We talked to Sergey Kandaurov of Flexify on how they help business building cloud-agnostic solutions by simplifying migration and avoiding dependency on a single cloud storage provider and here is what he said about it.
First of all, how are you and your family doing in these COVID-19 times?
Sergey Kandaurov: My home is in Palawan in the Philippines (the best island in the world, according to some), where I moved a few years ago, long before COVID. The island was basically closed on Match 2020, sacrificing its tourism industry, with domestic flights banned and no one allowed to enter from the outside. We were lucky to return from a business trip just two days before it happened. This ban, combined with tensive contact tracing by local authorities and health protocols (masks, face shields, limited capacities, no cinemas, etc.), worked. We only had a few hundred cases for the while 1M island with 2 fatalities and currently only 3 active cases. So the health risk is not large.
Due to the travel ban, my ability to travel is very much limited now, and I keep working from home as I worked before COVID. However, due to much more people working or studying from home, including online classes for all kids, much more Internet is created, and the Internet becomes slow and less stable.

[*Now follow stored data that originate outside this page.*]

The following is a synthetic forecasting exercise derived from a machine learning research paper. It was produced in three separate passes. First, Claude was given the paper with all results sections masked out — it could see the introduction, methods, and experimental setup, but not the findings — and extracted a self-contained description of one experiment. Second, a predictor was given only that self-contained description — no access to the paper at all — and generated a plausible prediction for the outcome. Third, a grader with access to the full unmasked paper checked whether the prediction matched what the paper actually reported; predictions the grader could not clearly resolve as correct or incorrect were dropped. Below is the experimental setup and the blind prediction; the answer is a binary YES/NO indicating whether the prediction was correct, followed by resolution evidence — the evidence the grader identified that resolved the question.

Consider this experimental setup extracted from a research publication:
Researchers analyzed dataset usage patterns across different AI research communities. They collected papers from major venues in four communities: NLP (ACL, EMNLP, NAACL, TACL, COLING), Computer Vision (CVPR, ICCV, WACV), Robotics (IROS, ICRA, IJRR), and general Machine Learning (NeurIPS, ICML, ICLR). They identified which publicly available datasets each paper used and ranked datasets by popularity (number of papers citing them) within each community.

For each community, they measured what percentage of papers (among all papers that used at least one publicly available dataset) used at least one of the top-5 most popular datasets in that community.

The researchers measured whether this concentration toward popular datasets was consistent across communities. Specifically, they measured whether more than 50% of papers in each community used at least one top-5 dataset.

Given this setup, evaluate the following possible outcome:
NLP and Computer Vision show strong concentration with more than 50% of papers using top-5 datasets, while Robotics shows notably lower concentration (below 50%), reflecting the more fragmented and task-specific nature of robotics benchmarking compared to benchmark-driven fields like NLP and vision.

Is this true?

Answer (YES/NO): NO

But that’s basically the biggest issues personally for my family and me.
Tell us about you, your career, how you founded Flexify.
Sergey Kandaurov: I worked for Acronis, first in Russia than in the US headquarters, as a Director for Product Management responsible for most Acronis business products. When Sergei Belousov became a CEO, he decided to bring a management team from Parallels, and it was not compatible with my career plans. So I quit, moved to the Philippines, and about a year later founded Flexify.io together with two other co-founders that I know from the university.
How does Flexify innovate?
Sergey Kandaurov: We focus on object storage, the very new type of storage best suitable for the cloud’s nearly unlimited scalability. And we bring another new trend – multi-cloud. As with everything new, there are many challenges, and those challenges required innovative solutions. Most of the things propose at first gets an “it’s impossible to do” response from the engineering, but later, with a little push, 90% of it turn out to be possible and mostly makes it up to the product. Among our inventions:
· The ability to distribute very large (billions of objects, petabytes of data) migrations between an unlimited number of engines in a stateless fashion.
· Multi-cloud storage proxy with S3-to-Azure and S3-to-Alibaba API translation on-the-fly, again, in a stateless fashion.
· No-downtime migrations via the combination of multi-cloud storage and advanced migration algorithms.
· Many more details in how specific parts are handled or implemented.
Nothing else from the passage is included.